カジサック:いま、いちばんパッと浮かんだのは、「ひな壇」での失敗ですかね。
そうだな、ボクがずっとレギュラー出演していた「はねるのトびら」が終わった直後くらいのことでしょうか。「はねトび」は深夜番組時代から11年間続いていて、当初、ヒヨッコ芸人だったボクは、「はねトび」にすべてをかける! くらいのつもりで取り組んでいました。
だから、それ以外のことにあまり目を向ける余裕がなかったんですよね。番組が終わって気がついたら、バラエティの座組が大きく変わっていたんです。MCがいて、たくさんの人がずらりと並ぶ、ひな壇番組ばかりが作られるようになっていた。
――たしかにその頃、コントや漫才を観るのが中心の「お笑い番組」ブームが、ちょっとだけ落ちついた雰囲気がありましたよね。
カジサック:そうそう。お笑い番組がコンビではなく、単独で呼ばれるようになったんですよね。ゲストとしてしっかりトークするのではなく、MCに振られて発言する。誰かの話に乗っかっていって、ときには話を遮って、爪痕を残さなきゃいけない。
それが、ボクには本当に向いてなかったんです。メンタルも結構弱いし、気ぃ遣いなところがあるので、「せっかく誰かがおもしろい話をしてはるなら、じっくり聞いてあげよか」という気持ちになってしまう。人を押しのけて前に出る、というのがどうしてもできなかったんですよね。
当時は、「ひな壇で活躍できないやつは生き残れない」みたいな空気もあったので、「キングコングの名前のためになんとかテレビに出なきゃ」と焦っていたんですけど、せっかくオファーをいただいてもずっと結果が出せなかった。
――お笑いの世界だけでなく、一般のビジネスパーソンの世界でも、そういうこと、ある気がします。ガンガン前に出てアピールしないと結果は出ないとわかっているのに、他の人を優先させてしまい、結局目立たない、評価されづらい仕事ばかりやってしまう……というような。

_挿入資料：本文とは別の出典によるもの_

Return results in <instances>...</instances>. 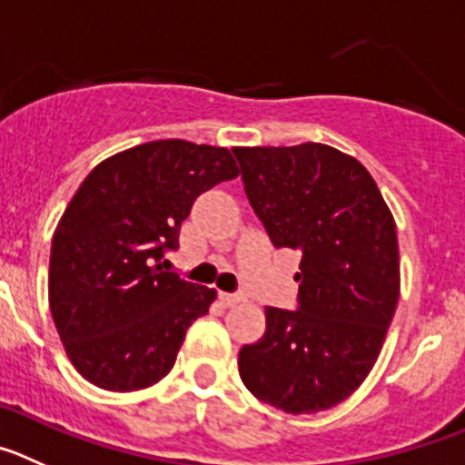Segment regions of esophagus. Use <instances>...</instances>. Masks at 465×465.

カジサック:ああ、そこは通じる部分はあるのかもしれないですね。ボクもそんなこんなで、ひな壇でうまく自分を出せず、手応えもなく、爪痕どころか引っ掻き傷すら残せない……という日々が続いていました。
一方で、相方の西野は本当にスゴいヤツで、「よっしゃ! こんなチャンスのときに、前に出ないでどないすんねん!」と、臆さず結果を出せていた。さらにその後も、絵本作家としての才能を開花させ、テレビじゃない場所でも活躍している。一方で、ひな壇番組への出演依頼もどんどん減っていく自分。やりたいこともわからないし、何が向いているのかもわからない。「何やってんねやろ、自分」と、あのときは結構、きつかったですね。
――書籍にも西野さんとのエピソードがたくさん書かれていましたが、いまおっしゃったような、コンビとしての過渡期にも、漫才は続けていたんですよね。
カジサック:そうですね。脚本、監督、絵コンテをこなした映画『えんとつ街のプペル』が大ヒットし、西野が大忙しだった時期も、ボクらは劇場の舞台で漫才を続けていました。月に20本~30本も舞台に立ち続けて。いま考えると、西野は他にもやりたいことがあったはずなのに、ボクのためにキングコングとして漫才を続けてくれてたんですよね。ボクの生活のために。吉本からちゃんとお給料が出て、嫁と子どもたちが不自由なくご飯を食べられていたのは、西野のおかげだったんです。あの当時は、申し訳なさと情けなさとさびしさでいっぱいでしたね。